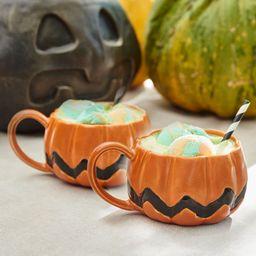 Peanuts™ Pumpkin Shaped Stoneware Mugs - Set of 2   Pottery Barn (US)
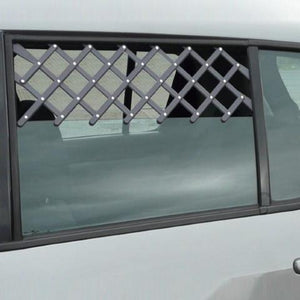 Expandable Window Gate Dog Safe Guard Grill – Wamarke Store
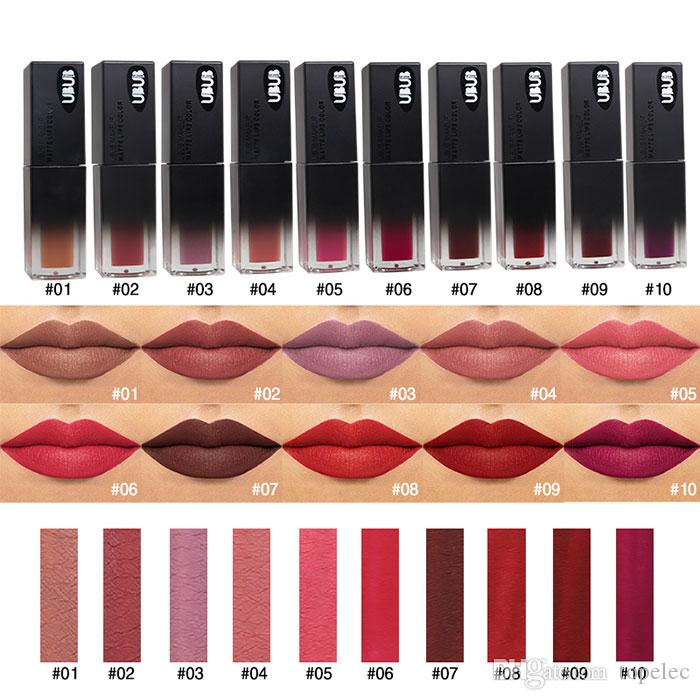 New Arrival UBUB Sexy Waterproof Liquid Lip Gloss 10Color Matte Lipstick Matte Cosmetic Long Lasting Pigment Brand New Makeup for Girls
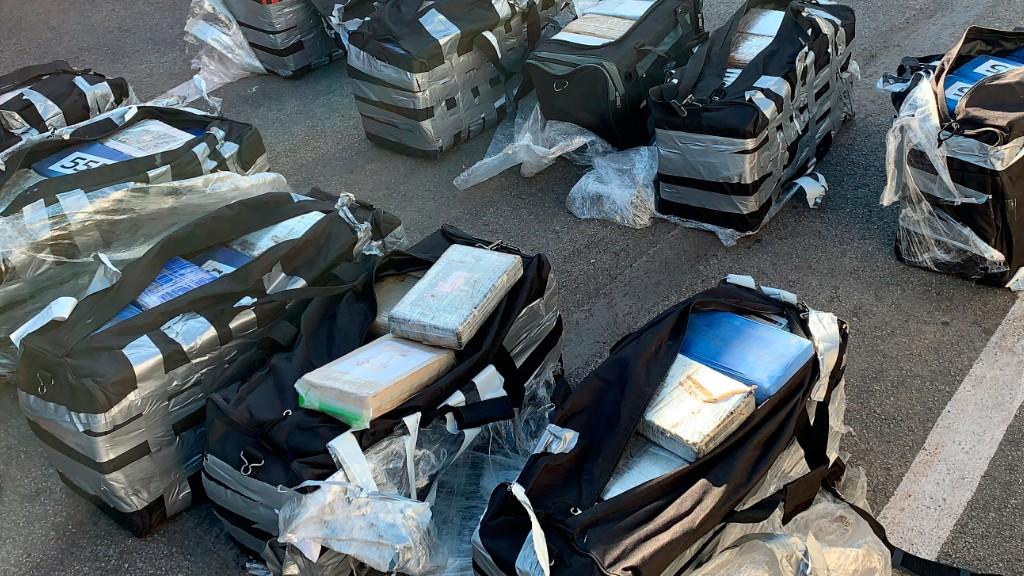 droga confiscada al Port de Barcelona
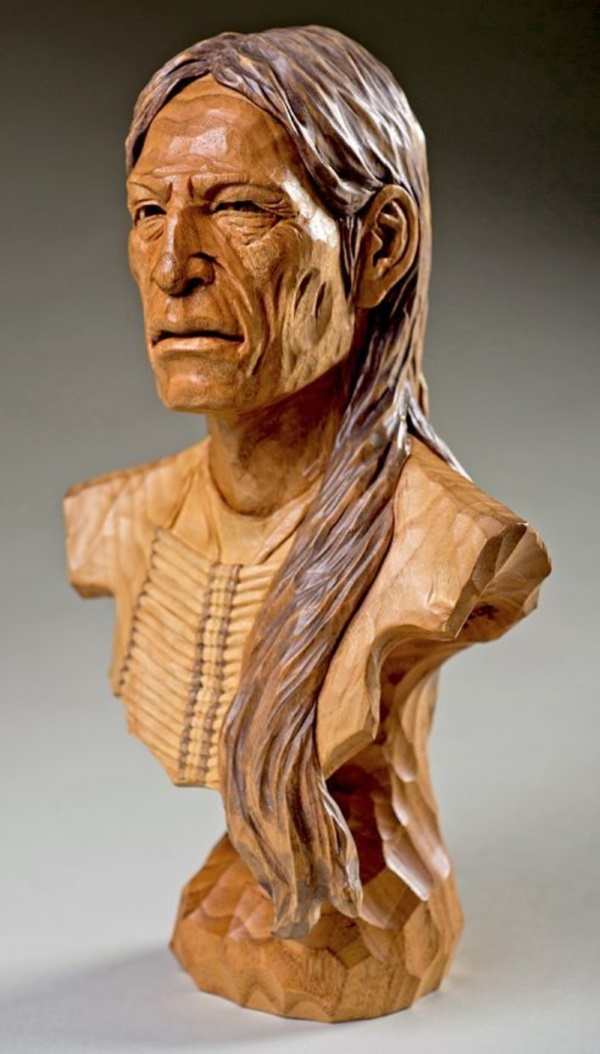 Creative Wood Whittling Projects and Ideas28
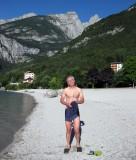 Brian at Lake Molveno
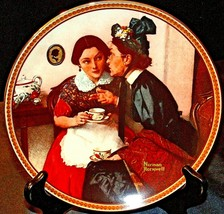 """1983 """"Gossiping in the Alcove"""" by Norman Rockwell Plate ( Knowles )  with Box AA"""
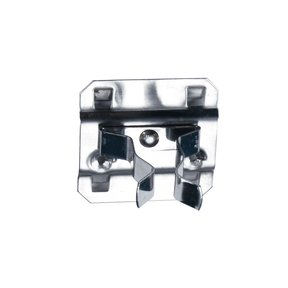 1 In. to 2 In. Hold Range 2 In. Projection, Stainless Steel Extended Spring Clip for Stainless Steel LocBoard, 3 Pack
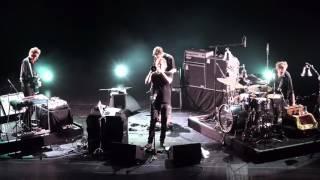 39. Jazztage Leipzig 2015 - Nils Petter Molvaer - Switch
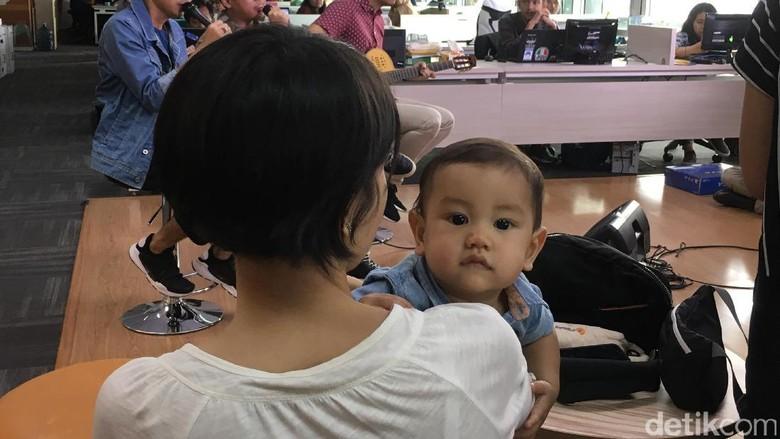 Budi, anak Rayi RAN/ Foto: Radian Nyi S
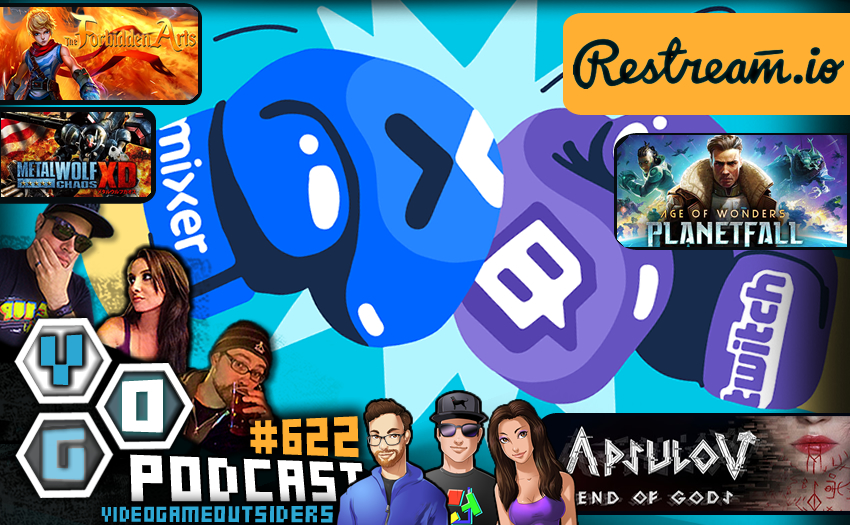 Episode #622 – Some Dude with a Game Store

------

▶ **Your assignment**
Retype all of the material above precisely as it reads. Pictures are not part of the copy.

▶ **Written solution**
 Peanuts™ Pumpkin Shaped Stoneware Mugs - Set of 2   Pottery Barn (US)
 Expandable Window Gate Dog Safe Guard Grill – Wamarke Store
 New Arrival UBUB Sexy Waterproof Liquid Lip Gloss 10Color Matte Lipstick Matte Cosmetic Long Lasting Pigment Brand New Makeup for Girls
 droga confiscada al Port de Barcelona
 Creative Wood Whittling Projects and Ideas28
 Brian at Lake Molveno
 """1983 """"Gossiping in the Alcove"""" by Norman Rockwell Plate ( Knowles )  with Box AA"""
 1 In. to 2 In. Hold Range 2 In. Projection, Stainless Steel Extended Spring Clip for Stainless Steel LocBoard, 3 Pack
 39. Jazztage Leipzig 2015 - Nils Petter Molvaer - Switch
 Budi, anak Rayi RAN/ Foto: Radian Nyi S
 Episode #622 – Some Dude with a Game Store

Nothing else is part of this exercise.